CONSIGNE DONNÉE A:
Combien d'exemplaires du livre ont été vendus la première année, d'après l'extrait choisi ?

*** EXTRAIT CHOISI

À la surprise des auteurs eux-mêmes, le livre rencontre un large succès : l'ouvrage est réimprimé, puis réédité à plusieurs reprises[17]. Véritable phénomène de librairie, 100 000 exemplaires sont vendus la première année de sa parution[13]. Suit une édition en 1965 dans la collection Le Livre de poche. Le Matin des magiciens reparaît avec une nouvelle présentation aux éditions Gallimard en 1975, avant d'être publié en format poche chez Folio, où il est toujours disponible[18]. Le nombre d'exemplaires vendus en langue française du Matin des magiciens est estimé à ce jour à 1 million d'exemplaires[17].

Éditions étrangères

L'ouvrage est traduit en espagnol en 1961, en allemand en 1962 et en anglais en 1963 sous le titre The Dawn of Magic[13]. Republié en livre de poche en 1968 par les éditions Avon Books et présenté comme un bestseller de la contre-culture, l'éditeur annonce 500 000 ventes pour sa quatrième impression en 1972[19].

******
*** DONNÉES FOURNIES

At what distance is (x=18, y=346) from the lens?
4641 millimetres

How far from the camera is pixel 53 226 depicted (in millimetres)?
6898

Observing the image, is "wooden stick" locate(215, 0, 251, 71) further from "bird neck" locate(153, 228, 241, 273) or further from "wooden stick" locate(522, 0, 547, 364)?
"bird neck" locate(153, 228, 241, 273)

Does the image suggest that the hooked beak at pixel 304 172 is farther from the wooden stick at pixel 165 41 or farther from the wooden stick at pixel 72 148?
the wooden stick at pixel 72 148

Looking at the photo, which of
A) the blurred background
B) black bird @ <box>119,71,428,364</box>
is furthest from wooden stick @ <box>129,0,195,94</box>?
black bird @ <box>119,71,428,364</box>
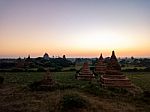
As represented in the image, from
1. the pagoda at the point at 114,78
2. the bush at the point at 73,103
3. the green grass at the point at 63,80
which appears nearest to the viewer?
the bush at the point at 73,103

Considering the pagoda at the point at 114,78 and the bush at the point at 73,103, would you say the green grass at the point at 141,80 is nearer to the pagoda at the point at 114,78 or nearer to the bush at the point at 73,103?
the pagoda at the point at 114,78

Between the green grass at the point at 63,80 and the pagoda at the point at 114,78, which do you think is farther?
the green grass at the point at 63,80

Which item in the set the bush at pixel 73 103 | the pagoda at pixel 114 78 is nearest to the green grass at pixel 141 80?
the pagoda at pixel 114 78

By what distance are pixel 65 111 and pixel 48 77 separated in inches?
477

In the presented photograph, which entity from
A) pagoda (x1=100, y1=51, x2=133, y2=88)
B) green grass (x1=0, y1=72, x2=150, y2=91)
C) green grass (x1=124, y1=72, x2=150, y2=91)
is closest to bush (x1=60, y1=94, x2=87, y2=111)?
pagoda (x1=100, y1=51, x2=133, y2=88)

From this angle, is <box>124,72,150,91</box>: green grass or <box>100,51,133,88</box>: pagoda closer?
<box>100,51,133,88</box>: pagoda

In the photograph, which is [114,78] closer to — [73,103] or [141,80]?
[73,103]

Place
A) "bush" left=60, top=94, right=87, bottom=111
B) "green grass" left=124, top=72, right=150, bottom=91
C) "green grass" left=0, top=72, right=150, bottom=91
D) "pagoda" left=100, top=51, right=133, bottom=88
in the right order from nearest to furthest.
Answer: "bush" left=60, top=94, right=87, bottom=111
"pagoda" left=100, top=51, right=133, bottom=88
"green grass" left=124, top=72, right=150, bottom=91
"green grass" left=0, top=72, right=150, bottom=91

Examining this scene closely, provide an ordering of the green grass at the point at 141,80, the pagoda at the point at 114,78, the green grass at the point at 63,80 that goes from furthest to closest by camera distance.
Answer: the green grass at the point at 63,80
the green grass at the point at 141,80
the pagoda at the point at 114,78

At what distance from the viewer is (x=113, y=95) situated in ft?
75.0

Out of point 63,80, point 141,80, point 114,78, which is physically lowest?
point 141,80

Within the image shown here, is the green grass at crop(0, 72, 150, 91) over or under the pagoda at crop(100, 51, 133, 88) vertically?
under

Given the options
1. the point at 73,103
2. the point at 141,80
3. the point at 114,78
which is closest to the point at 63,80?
the point at 141,80

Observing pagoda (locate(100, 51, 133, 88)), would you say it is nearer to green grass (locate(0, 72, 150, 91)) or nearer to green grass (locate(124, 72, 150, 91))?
green grass (locate(124, 72, 150, 91))
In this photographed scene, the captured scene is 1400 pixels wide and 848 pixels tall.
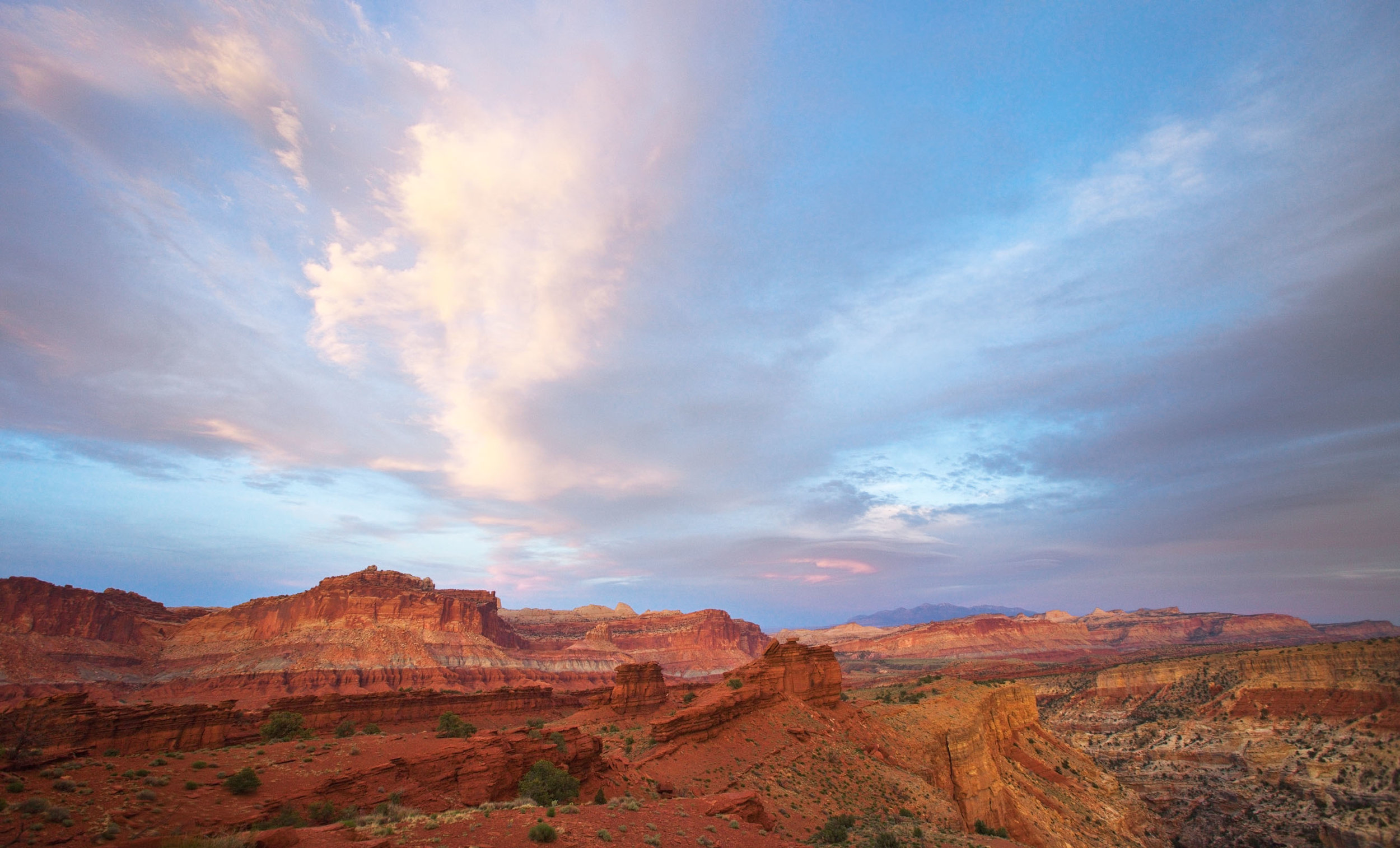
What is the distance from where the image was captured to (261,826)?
588 inches

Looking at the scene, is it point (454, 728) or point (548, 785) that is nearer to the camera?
point (548, 785)

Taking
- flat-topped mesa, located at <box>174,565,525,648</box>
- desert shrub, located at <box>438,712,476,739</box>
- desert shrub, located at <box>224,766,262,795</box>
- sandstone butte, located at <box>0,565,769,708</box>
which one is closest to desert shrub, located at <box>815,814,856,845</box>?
desert shrub, located at <box>438,712,476,739</box>

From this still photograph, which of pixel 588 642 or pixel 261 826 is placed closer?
pixel 261 826

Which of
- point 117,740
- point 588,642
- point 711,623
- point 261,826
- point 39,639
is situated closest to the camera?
point 261,826

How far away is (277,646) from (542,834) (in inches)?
3900

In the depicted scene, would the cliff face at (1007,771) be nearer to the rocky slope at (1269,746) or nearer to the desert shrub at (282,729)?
the rocky slope at (1269,746)

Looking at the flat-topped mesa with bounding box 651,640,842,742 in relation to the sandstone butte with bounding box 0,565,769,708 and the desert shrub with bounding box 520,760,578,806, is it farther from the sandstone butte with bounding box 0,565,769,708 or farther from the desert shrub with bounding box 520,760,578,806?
the sandstone butte with bounding box 0,565,769,708

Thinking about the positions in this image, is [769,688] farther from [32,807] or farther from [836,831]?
[32,807]

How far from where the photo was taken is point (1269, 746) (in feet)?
161

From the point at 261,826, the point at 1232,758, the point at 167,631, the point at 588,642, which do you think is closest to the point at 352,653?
the point at 167,631

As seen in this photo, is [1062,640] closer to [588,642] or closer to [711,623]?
[711,623]

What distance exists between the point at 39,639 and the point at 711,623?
132676 mm

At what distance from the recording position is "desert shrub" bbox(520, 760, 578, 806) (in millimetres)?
20047

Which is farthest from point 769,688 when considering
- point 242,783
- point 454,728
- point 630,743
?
point 242,783
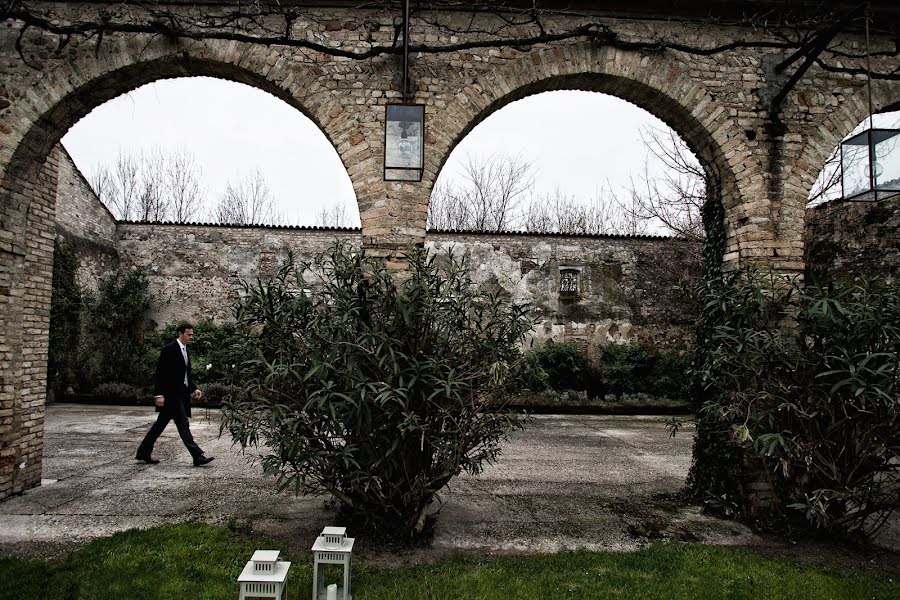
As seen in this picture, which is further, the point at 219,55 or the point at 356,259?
the point at 219,55

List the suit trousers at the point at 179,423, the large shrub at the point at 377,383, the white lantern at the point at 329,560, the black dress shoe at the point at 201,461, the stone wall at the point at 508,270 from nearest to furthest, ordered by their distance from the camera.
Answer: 1. the white lantern at the point at 329,560
2. the large shrub at the point at 377,383
3. the suit trousers at the point at 179,423
4. the black dress shoe at the point at 201,461
5. the stone wall at the point at 508,270

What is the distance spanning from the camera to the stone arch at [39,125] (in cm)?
487

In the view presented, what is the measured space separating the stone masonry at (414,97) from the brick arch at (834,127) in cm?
1

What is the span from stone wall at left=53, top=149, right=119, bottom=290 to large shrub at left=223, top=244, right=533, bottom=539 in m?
10.5

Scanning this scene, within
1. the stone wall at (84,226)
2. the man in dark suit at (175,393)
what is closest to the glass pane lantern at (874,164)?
the man in dark suit at (175,393)

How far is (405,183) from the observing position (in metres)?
4.97

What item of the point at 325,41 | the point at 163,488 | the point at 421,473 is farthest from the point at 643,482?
the point at 325,41

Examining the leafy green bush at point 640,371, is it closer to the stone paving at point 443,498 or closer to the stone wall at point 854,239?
the stone wall at point 854,239

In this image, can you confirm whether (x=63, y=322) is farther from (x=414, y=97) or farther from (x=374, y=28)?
(x=414, y=97)

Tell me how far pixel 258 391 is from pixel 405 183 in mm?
2313

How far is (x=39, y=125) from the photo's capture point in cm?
495

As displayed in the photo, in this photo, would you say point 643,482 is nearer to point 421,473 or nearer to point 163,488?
point 421,473

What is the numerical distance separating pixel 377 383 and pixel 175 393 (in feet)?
12.0

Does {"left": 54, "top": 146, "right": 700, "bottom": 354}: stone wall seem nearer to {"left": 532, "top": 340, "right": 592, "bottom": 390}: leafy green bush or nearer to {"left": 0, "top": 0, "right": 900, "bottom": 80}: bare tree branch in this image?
{"left": 532, "top": 340, "right": 592, "bottom": 390}: leafy green bush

******

CONSIGNE DONNÉE B:
Relevez toutes les lignes des données qui contiennent le mot « where ».

RÉSULTAT ATTENDU A:
100 000 exemplaires.

RÉSULTAT ATTENDU B:
What is the distance from where the image was captured to (261,826)?
How far from where the photo was taken is point (1269, 746) (in feet)?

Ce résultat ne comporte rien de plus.